The discrimination between PCa and healthy donors based on liquid biopsy still remains a challenging analysis since it needs multiple examinations. However, to our knowledge, this is the first study that has evaluated blood plasma and serum provided by PCa patients and healthy donors using a combined SERS, multivariate and univariate analyses in order to establish which analyte can offer a better diagnostic value. Our results show that serum samples have a better diagnostic capacity compared to plasma samples. The best values have been obtained when performing the multivariate analysis of the full spectrum as well as the two spectral intervals of 825–1050 and 1506–1750 cm−1.

The spectrum is dominated by aromatic amino acids (tryptophan, tyrosine, phenylalanine, serine) and protein vibrational bands, which have been shown to achieve a valuable potential as biomarkers [70,89]. There are several studies that engaged the use of chromatography and mass spectrometry techniques to determine the free amino acid profiles from liquid samples such as urine, serum, or plasma [89,90,91,92,93,94,95]. These are indicating that the amount of some specific amino acids in such biological samples may gain more insights into PCa diagnosis purposes. Therefore, we believe that a combination between SERS and proteomics and metabolomics methods together with multivariate and univariate analyses tools will elevate the standard diagnostic (PSA level evaluation and prostate tissue biopsy) properties.

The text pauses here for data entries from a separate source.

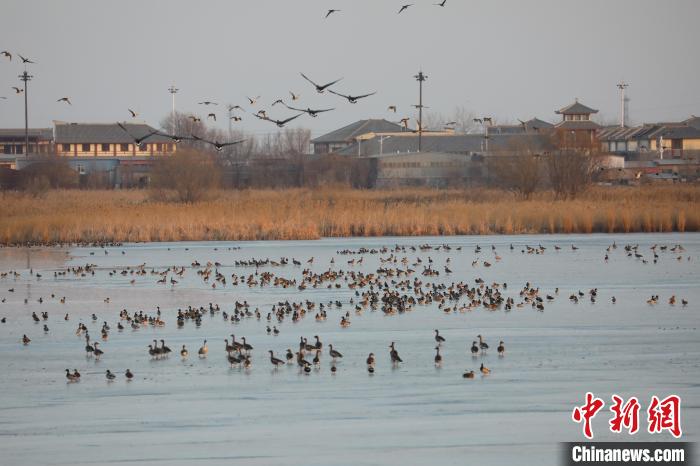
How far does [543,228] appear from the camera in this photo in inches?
1761

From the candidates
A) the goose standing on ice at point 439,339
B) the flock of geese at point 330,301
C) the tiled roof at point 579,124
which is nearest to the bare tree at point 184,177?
the flock of geese at point 330,301

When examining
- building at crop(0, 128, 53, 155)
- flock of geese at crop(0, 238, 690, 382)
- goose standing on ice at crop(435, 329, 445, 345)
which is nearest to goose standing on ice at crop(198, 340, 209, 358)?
flock of geese at crop(0, 238, 690, 382)

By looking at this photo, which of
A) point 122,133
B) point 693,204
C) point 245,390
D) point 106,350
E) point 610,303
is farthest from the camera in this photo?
point 122,133

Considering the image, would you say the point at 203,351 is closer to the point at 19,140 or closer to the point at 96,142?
the point at 96,142

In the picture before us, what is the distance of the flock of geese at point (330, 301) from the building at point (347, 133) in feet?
291

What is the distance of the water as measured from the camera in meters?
12.2

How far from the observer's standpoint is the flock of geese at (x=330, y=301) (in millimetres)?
17266

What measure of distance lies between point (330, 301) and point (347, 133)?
339 ft

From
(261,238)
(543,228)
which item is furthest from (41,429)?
(543,228)

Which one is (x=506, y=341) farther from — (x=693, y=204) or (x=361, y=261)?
(x=693, y=204)

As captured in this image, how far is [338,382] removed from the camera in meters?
15.3

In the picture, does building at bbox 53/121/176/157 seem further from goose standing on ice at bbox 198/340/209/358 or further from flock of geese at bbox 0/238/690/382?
goose standing on ice at bbox 198/340/209/358

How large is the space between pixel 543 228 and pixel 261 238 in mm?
11250

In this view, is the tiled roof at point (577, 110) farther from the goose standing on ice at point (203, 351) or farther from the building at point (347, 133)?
the goose standing on ice at point (203, 351)
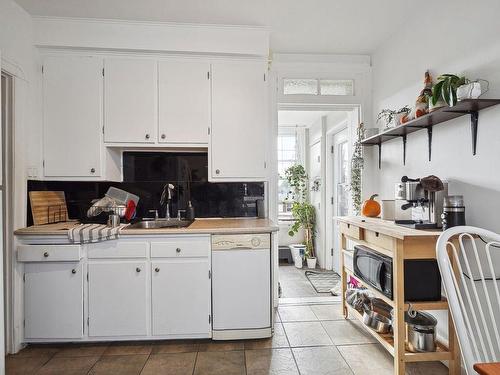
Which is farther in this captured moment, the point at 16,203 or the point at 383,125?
the point at 383,125

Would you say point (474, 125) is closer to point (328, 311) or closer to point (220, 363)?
point (328, 311)

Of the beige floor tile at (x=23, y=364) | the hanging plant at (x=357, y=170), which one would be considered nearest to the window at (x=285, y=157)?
the hanging plant at (x=357, y=170)

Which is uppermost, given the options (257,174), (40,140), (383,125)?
(383,125)

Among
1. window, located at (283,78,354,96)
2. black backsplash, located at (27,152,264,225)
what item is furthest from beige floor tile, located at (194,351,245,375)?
window, located at (283,78,354,96)

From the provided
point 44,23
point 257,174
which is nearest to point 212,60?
point 257,174

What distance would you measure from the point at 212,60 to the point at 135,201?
4.87 feet

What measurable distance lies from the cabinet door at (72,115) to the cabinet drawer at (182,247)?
942 mm

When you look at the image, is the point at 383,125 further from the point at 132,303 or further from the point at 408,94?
the point at 132,303

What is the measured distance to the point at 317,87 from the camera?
10.9 ft

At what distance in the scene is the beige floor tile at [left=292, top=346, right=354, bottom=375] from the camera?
6.87 ft

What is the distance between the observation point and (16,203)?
2381 millimetres

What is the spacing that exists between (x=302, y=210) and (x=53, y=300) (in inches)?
142

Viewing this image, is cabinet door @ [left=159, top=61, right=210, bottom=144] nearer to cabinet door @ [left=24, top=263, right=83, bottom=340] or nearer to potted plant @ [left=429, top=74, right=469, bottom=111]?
cabinet door @ [left=24, top=263, right=83, bottom=340]

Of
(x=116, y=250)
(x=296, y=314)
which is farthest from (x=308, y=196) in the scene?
(x=116, y=250)
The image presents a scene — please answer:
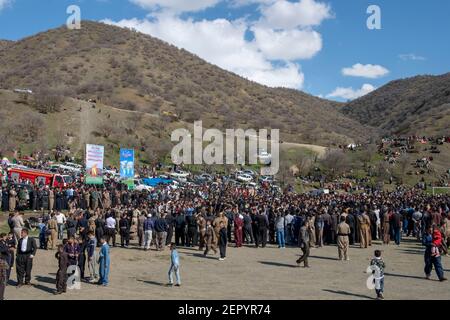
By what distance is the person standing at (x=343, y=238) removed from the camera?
→ 17.2 meters

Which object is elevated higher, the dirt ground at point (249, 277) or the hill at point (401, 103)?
the hill at point (401, 103)

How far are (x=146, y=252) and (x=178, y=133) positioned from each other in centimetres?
4911

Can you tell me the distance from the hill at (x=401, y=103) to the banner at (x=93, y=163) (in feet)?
255

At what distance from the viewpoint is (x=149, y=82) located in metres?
99.4

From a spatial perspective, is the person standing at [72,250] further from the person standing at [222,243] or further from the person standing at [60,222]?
the person standing at [60,222]

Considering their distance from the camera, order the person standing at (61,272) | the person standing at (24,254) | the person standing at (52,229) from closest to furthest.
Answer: the person standing at (61,272)
the person standing at (24,254)
the person standing at (52,229)

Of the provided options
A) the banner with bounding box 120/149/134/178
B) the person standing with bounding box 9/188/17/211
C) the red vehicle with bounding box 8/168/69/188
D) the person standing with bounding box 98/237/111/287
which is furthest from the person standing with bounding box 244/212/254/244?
the red vehicle with bounding box 8/168/69/188

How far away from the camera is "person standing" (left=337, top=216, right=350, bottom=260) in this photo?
17.2m

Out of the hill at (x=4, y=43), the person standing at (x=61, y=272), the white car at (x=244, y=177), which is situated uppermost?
the hill at (x=4, y=43)

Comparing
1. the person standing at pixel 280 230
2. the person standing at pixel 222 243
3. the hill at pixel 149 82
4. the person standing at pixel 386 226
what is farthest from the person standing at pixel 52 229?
the hill at pixel 149 82

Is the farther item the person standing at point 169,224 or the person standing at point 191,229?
the person standing at point 191,229

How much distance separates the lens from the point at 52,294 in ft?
42.0

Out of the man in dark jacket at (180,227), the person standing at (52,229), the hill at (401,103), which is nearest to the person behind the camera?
the person standing at (52,229)
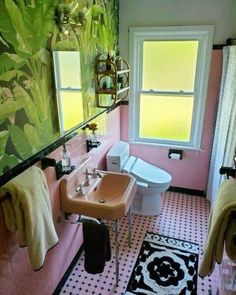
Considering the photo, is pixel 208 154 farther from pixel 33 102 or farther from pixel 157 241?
pixel 33 102

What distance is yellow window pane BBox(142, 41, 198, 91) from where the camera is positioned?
2822 mm

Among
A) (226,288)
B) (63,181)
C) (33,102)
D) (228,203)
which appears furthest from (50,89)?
(226,288)

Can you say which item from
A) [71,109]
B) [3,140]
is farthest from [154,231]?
[3,140]

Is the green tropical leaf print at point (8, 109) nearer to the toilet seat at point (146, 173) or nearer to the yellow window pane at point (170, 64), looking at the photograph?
the toilet seat at point (146, 173)

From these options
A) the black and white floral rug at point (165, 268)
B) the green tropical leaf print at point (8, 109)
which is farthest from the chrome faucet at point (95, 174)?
the green tropical leaf print at point (8, 109)

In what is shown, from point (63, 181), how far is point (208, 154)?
6.54ft

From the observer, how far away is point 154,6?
2688 mm

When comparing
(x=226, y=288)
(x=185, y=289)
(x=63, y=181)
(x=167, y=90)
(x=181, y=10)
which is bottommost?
(x=185, y=289)

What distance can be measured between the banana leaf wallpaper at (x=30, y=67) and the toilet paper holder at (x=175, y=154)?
1809 mm

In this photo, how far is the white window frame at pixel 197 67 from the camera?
2674 mm

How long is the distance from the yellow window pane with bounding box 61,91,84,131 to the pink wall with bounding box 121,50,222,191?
1.27 m

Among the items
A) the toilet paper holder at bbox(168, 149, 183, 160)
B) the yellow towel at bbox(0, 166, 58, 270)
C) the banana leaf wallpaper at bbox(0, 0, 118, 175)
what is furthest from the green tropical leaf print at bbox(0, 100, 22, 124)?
the toilet paper holder at bbox(168, 149, 183, 160)

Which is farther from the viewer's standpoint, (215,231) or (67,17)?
(67,17)

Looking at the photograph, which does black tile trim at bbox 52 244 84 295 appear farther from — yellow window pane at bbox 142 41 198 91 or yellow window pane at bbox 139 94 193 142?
yellow window pane at bbox 142 41 198 91
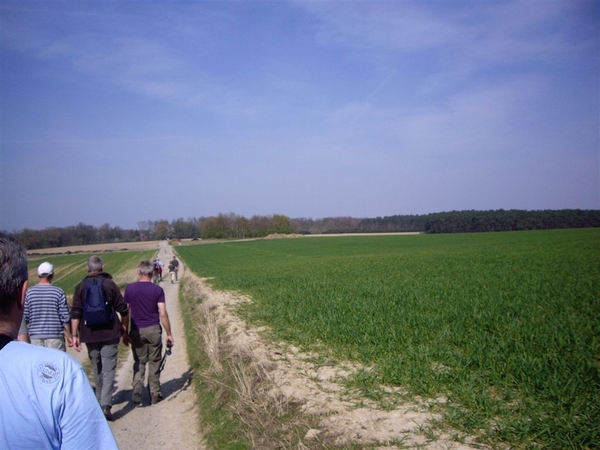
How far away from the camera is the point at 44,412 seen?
172cm

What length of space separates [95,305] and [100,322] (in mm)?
264

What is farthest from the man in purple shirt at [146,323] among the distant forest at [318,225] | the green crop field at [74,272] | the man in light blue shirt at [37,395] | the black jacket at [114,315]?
the distant forest at [318,225]

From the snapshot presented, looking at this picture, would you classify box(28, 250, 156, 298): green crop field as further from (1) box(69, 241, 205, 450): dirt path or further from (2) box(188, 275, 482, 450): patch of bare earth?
(2) box(188, 275, 482, 450): patch of bare earth

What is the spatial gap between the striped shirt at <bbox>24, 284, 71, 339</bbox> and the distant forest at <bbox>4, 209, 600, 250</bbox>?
4078 cm

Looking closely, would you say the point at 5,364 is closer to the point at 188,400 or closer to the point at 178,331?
the point at 188,400

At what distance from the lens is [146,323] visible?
23.4 ft

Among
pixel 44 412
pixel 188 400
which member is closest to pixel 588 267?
pixel 188 400

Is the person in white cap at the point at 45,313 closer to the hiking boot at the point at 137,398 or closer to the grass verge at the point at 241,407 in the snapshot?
the hiking boot at the point at 137,398

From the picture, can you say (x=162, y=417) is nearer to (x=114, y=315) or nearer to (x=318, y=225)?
(x=114, y=315)

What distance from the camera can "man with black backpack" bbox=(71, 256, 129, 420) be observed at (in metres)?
6.39

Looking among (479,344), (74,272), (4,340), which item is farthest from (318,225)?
(4,340)

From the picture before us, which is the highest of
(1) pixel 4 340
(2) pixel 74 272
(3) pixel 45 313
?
(1) pixel 4 340

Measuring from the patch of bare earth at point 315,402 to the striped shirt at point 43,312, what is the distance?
8.98ft

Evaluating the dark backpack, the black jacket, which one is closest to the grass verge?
the black jacket
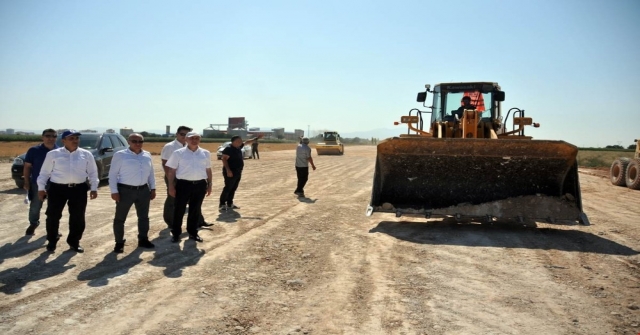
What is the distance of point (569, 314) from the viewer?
15.1ft

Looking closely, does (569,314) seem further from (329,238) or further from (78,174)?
(78,174)

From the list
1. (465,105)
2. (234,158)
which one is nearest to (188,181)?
(234,158)

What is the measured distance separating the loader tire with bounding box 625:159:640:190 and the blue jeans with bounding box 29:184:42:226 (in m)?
17.7

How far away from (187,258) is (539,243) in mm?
5089

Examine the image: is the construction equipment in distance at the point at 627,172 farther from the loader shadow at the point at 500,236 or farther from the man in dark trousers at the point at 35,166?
the man in dark trousers at the point at 35,166

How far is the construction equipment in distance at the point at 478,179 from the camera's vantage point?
8336 mm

There are some drawbacks to this research, the most significant of which being the limited number of patients included in the study. In order to obtain the most accurate results, we only included individuals with prostatic adenocarcinoma confirmed by biopsy. Our study also eliminated individuals with other chronic illnesses, patients with unconfirmed tumors, or patients with confirmed tumors but not eligible for surgery (advanced cancers), since their serology would have remained unchanged. However, since this is a pilot study whose major goal is to estimate average values and variability in order to design larger later investigations, we believe that the sample sizes were sufficient.

Our study shows promising results since SERS analysis can be performed on small amounts of liquid samples with high specificity and reproducibility as a direct consequence of the use of our solid plasmonic substrate [18]. Moreover, the implementation of multivariate and univariate analysis allowed us to determine that serum samples offer more accurate results in discriminating between PCa patients and healthy donors when compared to plasma samples. Another advantage of this design refers to the minimal invasiveness of the technique, which is supported by easy handling and fast results generation. At the same time, there is still a need for such investigations on large cohorts in order to establish the necessity of needle biopsy and histopathological examination.